Spencer Frye works at a Habitat site in January 2020. Credit: Adria Carpenter/file

Gov. Brian Kemp has awarded Athens Area Habitat for Humanity $4.2 million in federal COVID-19 relief funds for an innovative affordable housing project on the Eastside, and Sen. Raphael Warnock also announced last week that he and Sen. Jon Ossoff have secured an additional $2.9 million.

The project, dubbed Micah’s Creek, will include 50–60 residences for local veterans, musicians and artists, as well as homeless college students and families with children in the Gaines Elementary School attendance zone, according to AAHH Executive Director Spencer Frye. It will be a community of “smaller homes” that will sell for about $140,000—less than half the median home price in Athens of $350,000, Frye said. He declined to reveal the exact location because the agency is still assembling land.

Frye cited a 2017 statewide study showing that most Habitat homeowners no longer need public assistance, and that their children tend to experience better educational outcomes.

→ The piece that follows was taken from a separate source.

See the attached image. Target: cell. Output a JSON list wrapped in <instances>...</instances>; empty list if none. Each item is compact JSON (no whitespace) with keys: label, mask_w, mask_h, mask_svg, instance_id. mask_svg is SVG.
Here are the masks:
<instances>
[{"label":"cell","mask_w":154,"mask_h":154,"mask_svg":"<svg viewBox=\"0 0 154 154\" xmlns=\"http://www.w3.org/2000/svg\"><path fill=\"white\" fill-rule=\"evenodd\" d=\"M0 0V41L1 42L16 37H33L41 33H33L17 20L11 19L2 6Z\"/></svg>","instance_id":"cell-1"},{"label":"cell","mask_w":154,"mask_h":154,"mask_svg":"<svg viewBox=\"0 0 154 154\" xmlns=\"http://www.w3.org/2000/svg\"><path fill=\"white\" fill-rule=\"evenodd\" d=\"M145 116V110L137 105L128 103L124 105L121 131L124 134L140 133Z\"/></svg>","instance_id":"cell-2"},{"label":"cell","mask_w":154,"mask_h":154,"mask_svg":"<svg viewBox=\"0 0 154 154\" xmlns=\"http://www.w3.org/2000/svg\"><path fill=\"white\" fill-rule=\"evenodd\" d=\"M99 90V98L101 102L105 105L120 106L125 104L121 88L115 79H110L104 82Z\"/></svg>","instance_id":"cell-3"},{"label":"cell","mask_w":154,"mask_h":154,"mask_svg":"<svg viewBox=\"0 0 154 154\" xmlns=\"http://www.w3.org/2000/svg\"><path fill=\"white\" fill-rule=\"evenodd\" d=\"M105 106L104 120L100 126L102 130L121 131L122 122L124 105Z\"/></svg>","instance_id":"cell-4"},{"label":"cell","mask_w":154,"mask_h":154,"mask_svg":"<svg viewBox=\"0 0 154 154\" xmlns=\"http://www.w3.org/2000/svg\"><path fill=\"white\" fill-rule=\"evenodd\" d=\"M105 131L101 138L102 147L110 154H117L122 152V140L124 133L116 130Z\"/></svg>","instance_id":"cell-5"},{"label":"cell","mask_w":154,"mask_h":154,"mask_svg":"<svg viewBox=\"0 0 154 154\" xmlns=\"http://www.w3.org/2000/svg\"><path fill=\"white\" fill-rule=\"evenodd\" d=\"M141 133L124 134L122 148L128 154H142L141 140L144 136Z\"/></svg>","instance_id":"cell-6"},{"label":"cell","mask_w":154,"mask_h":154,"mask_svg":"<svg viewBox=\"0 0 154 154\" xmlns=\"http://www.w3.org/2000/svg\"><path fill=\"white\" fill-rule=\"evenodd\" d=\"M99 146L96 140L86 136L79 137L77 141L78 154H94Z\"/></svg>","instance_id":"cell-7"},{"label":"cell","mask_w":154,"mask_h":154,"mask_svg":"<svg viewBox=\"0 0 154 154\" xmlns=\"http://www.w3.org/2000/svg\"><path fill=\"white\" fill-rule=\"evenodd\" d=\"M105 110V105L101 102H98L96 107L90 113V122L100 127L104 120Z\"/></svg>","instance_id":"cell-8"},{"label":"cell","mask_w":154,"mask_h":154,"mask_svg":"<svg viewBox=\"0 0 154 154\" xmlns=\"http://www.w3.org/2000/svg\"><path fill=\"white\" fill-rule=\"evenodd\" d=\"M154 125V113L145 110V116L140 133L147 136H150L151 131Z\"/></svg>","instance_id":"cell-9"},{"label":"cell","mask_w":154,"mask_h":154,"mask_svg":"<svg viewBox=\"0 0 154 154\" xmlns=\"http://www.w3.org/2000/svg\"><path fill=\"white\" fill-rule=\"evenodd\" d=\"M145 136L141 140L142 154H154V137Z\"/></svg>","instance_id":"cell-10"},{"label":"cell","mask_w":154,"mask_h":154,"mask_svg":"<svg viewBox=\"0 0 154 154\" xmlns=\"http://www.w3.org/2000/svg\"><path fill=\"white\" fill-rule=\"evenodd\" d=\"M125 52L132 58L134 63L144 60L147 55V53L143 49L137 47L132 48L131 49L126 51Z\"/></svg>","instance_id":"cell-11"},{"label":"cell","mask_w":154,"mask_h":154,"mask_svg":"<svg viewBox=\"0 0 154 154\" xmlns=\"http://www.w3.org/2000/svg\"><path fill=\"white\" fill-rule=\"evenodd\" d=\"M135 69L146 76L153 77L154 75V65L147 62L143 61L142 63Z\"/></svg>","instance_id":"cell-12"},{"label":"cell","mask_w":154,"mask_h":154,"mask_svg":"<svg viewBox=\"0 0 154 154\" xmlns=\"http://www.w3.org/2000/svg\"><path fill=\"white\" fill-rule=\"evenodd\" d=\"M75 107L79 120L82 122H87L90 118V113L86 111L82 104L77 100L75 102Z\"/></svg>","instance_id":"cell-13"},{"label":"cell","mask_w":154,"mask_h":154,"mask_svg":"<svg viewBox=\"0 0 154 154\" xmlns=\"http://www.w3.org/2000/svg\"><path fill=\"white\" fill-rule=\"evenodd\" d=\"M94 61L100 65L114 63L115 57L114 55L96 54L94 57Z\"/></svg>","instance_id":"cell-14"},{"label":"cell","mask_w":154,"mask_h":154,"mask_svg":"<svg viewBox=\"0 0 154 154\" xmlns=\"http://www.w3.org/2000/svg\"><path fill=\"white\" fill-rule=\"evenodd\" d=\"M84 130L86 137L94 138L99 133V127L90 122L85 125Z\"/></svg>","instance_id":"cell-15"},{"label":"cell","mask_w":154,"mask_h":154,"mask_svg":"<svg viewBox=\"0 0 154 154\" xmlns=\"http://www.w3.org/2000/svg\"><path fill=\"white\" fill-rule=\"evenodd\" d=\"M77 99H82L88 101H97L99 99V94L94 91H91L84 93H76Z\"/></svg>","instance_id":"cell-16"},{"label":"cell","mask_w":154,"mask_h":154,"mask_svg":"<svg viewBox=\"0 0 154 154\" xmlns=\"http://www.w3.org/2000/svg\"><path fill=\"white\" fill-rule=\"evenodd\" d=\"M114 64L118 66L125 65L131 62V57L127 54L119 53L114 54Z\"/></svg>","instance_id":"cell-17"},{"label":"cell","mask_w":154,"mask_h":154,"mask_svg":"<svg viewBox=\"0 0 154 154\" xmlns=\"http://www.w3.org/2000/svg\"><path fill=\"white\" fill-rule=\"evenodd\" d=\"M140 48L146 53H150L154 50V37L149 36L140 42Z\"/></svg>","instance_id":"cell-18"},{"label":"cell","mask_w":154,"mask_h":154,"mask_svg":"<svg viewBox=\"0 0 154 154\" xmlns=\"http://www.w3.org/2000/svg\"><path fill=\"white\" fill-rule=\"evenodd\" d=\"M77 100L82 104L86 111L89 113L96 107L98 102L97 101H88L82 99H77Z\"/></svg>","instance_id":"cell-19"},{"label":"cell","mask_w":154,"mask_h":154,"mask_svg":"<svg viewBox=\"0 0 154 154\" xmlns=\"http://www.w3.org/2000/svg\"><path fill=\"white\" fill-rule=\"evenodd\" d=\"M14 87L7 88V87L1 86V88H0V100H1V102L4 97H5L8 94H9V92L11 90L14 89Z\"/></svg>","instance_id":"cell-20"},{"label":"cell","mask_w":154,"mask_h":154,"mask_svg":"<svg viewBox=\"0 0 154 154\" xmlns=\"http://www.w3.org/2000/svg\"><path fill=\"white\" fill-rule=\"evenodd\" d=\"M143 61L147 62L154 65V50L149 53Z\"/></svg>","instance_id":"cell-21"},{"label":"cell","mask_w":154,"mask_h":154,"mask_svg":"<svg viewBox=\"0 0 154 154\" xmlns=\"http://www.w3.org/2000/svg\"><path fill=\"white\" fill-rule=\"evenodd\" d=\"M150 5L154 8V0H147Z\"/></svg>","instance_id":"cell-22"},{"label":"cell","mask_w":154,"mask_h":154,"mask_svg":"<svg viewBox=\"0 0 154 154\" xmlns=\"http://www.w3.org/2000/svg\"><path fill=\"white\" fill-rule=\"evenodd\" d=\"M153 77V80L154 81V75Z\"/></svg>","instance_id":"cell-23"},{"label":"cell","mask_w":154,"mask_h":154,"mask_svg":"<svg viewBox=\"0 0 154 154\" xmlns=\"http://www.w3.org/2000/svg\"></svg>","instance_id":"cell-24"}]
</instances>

Gaines has a high poverty rate and perennially low test scores. “To my knowledge, this will be the first project to try to affect the outcomes of a school district,” Frye said.

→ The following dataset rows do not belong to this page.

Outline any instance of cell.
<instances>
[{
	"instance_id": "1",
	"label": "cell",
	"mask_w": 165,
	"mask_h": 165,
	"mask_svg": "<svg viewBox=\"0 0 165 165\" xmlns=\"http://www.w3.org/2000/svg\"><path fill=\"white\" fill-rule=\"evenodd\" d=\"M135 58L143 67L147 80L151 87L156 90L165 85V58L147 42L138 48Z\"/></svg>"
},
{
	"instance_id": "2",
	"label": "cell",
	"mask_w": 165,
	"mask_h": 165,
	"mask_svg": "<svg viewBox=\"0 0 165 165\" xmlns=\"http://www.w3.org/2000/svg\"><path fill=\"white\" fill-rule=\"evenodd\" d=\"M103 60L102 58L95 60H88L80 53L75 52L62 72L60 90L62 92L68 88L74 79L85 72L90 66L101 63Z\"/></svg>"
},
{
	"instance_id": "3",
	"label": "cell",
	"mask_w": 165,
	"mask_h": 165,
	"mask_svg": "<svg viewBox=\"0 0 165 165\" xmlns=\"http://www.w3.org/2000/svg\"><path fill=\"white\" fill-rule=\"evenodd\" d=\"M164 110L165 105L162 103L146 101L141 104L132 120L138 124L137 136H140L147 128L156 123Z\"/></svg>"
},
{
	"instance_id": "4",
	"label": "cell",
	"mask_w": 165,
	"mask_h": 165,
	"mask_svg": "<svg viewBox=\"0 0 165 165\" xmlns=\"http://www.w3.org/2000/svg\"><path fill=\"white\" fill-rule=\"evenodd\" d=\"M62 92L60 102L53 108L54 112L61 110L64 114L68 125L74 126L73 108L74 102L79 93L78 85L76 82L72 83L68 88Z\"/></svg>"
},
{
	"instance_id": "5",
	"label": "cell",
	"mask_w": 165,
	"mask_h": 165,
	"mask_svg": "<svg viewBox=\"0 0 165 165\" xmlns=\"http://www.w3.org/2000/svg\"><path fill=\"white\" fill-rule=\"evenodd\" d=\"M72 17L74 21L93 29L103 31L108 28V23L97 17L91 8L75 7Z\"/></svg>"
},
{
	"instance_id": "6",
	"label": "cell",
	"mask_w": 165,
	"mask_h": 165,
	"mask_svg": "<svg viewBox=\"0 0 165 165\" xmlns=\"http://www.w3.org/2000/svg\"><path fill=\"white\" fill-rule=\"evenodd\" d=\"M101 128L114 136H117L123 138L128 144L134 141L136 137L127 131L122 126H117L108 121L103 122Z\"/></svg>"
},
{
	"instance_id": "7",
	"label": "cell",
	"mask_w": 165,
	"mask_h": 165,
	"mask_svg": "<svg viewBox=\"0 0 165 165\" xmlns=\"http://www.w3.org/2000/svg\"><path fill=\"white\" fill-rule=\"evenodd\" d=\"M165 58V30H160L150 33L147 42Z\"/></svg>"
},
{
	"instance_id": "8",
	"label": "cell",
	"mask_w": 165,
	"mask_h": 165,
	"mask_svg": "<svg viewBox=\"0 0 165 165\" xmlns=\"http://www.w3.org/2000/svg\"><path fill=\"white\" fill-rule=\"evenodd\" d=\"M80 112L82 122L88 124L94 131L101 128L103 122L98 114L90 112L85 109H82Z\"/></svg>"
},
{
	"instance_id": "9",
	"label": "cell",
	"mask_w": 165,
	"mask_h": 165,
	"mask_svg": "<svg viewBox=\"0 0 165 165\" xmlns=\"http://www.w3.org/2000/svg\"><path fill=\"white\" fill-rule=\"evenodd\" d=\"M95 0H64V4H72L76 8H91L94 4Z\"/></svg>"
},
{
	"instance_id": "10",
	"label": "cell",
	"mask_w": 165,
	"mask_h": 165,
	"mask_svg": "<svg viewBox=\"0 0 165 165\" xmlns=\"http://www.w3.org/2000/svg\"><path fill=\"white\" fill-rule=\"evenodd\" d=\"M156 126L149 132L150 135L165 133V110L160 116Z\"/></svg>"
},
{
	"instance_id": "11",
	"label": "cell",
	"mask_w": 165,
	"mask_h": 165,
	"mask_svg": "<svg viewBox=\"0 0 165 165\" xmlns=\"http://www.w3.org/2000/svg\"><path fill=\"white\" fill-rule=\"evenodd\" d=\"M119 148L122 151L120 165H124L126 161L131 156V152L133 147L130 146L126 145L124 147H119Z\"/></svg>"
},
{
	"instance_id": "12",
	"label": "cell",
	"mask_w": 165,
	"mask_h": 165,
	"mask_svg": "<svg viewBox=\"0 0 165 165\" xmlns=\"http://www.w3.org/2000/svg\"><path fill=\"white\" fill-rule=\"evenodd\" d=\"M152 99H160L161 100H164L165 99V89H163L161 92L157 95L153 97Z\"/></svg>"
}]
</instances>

In addition, Habitat will work with Lydia’s Place, a Watkinsville organization that seeks to find homes for college students who have aged out of the foster care system. “A lot of folks don’t realize, we have a pretty big problem with college students who are homeless,” Frye said. He said he knew one UGA student who was homeless and showering at the Ramsey Center and applied for a Habitat house, but was no longer eligible when she graduated and got a job, and is now saving up to buy a house on the private market.

Athens Habitat was one of 15 organizations that received a share of $62 million in federal American Rescue Plan Act funds for housing and homelessness that Kemp awarded last month. The additional $2.9 million Warnock announced last week comes from another Senate funding bill.

Frye said Habitat also plans to apply to the ACC government for additional ARPA funding—the Biden administration’s 2021 economic stimulus bill—to help cover the remainder of the $15 million project. Out of the $35 million in unspent ARPA funds, the ACC Mayor and Commission has set aside $11 million for affordable housing and $5 million to address homelessness. (Other buckets are earmarked for supporting local businesses and workers, youth programs and mental health.)

The fact that both Kemp, a Republican, and Warnock, a Democrat, both set aside funding for Micah’s Creek is an all-too-rare example of bipartisanship, said Frye, who is also a Democratic state representative. (That Kemp and virtually every other Republican opposed ARPA went unmentioned.) “People realize that this [lack of affordable housing] is a real issue we face, and we have to do something about it,” Frye said. “We have to be creative, and we have to show results.”